19 Random sampling in R

International Standard On Auditing - 530 defines30 audit sampling as the application of audit procedures to less than 100% of items within a population of audit relevance such that all sampling units have a chance of selection in order to provide the auditor with a reasonable basis on which to draw conclusions about the entire population. Statistical sampling is further defines as an approach to sampling having two characteristics - random selection of samples, and the use of probability theory to evaluate sample results, including measurement of sampling risk.

Appendix 4 of ISA 53 further prescribes different statistical methods of sample selection. We will discuss here each type of sampling methodology used to sample records for audit.

Prerequisites

Load tidyverse

19.1 Simple Random Sampling (With and without replacement)

In this method, records are selected completely at random, by generating random numbers e.g. using random number tables, etc. Refer figure 19.1 for illustration. We can replicate the method of random number generation in R. Even the method of random number generation can be reproducible, by fixing the random number seed. Mainly two functions will be used here sample() and set.seed() already discussed in section 4.9. Since sample() function takes a vector as input and gives vector as output again, we can make use of dplyr::slice_sample() function, discussed in section 4.9, which operates on data frames instead.

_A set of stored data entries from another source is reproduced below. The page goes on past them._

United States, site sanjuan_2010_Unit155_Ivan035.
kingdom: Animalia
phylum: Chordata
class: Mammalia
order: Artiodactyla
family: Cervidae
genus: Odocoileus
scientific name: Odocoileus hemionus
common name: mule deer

Illustration of Simple Random Sampling

Figure 19.1: Illustration of Simple Random Sampling

Let’s see this sampling on iris data. Suppose we have to select a sample of n=12 records, without replacement-

dat <- iris # input data
# set the seed
set.seed(123)
# sample n records
dat %>% 
  slice_sample(n = 12, replace = FALSE)
Sepal.Length Sepal.Width Petal.Length Petal.Width Species
4.3 3.0 1.1 0.1 setosa
5.0 3.3 1.4 0.2 setosa
7.7 3.8 6.7 2.2 virginica
4.4 3.2 1.3 0.2 setosa
5.9 3.0 5.1 1.8 virginica
6.5 3.0 5.2 2.0 virginica
5.5 2.5 4.0 1.3 versicolor
5.5 2.6 4.4 1.2 versicolor
5.8 2.7 5.1 1.9 virginica
6.1 3.0 4.6 1.4 versicolor
6.3 3.4 5.6 2.4 virginica
5.1 2.5 3.0 1.1 versicolor

The syntax is simple. In the first step we have fixed the random number seed for reproducibility. Using slice_sample() we have selected n=12 records without replacement (replace = FALSE).

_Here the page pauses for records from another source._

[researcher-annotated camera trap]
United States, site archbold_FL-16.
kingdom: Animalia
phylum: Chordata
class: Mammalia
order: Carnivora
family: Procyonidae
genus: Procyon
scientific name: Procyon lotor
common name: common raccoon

If sample size is based on some proportion, we have to use prop = .10 (say 10%) instead of n argument. Moreover, if sampling is with replacement, we have to use replace = TRUE.

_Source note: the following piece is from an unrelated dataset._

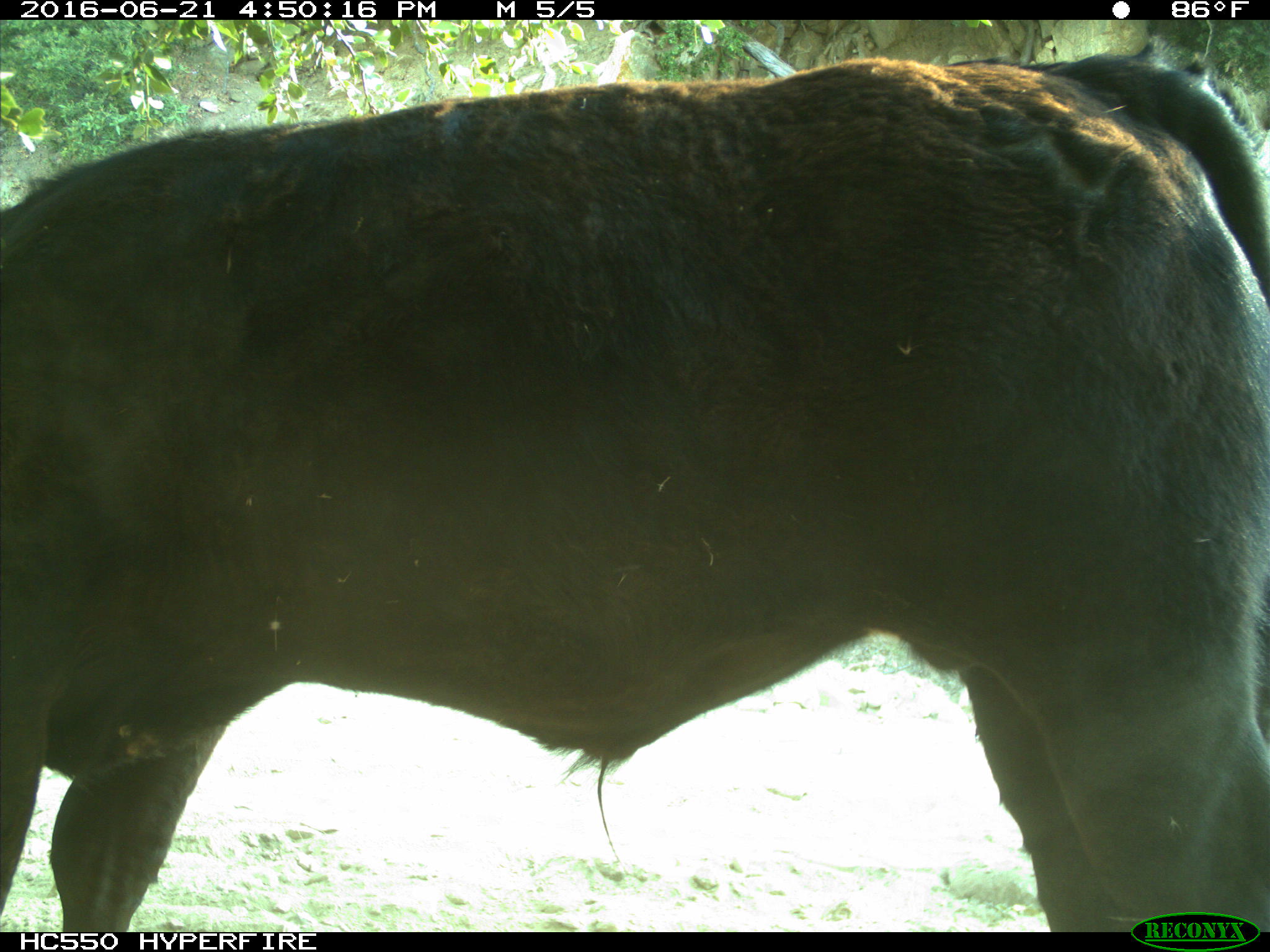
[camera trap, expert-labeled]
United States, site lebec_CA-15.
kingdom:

19.2 Systematic random sampling

ISA 530 defines this sampling approach as ‘Systematic selection, in which the number of sampling units in the population is divided by the sample size to give a sampling interval, for example 50, and having determined a starting point within the first 50, each 50th sampling unit thereafter is selected. Although the starting point may be determined haphazardly, the sample is more likely to be truly random if it is determined by use of a computerized random number generator or random number tables. When using systematic selection, the auditor would need to determine that sampling units within the population are not structured in such a way that the sampling interval corresponds with a particular pattern in the population.’ Refer figure 19.2 for illustration.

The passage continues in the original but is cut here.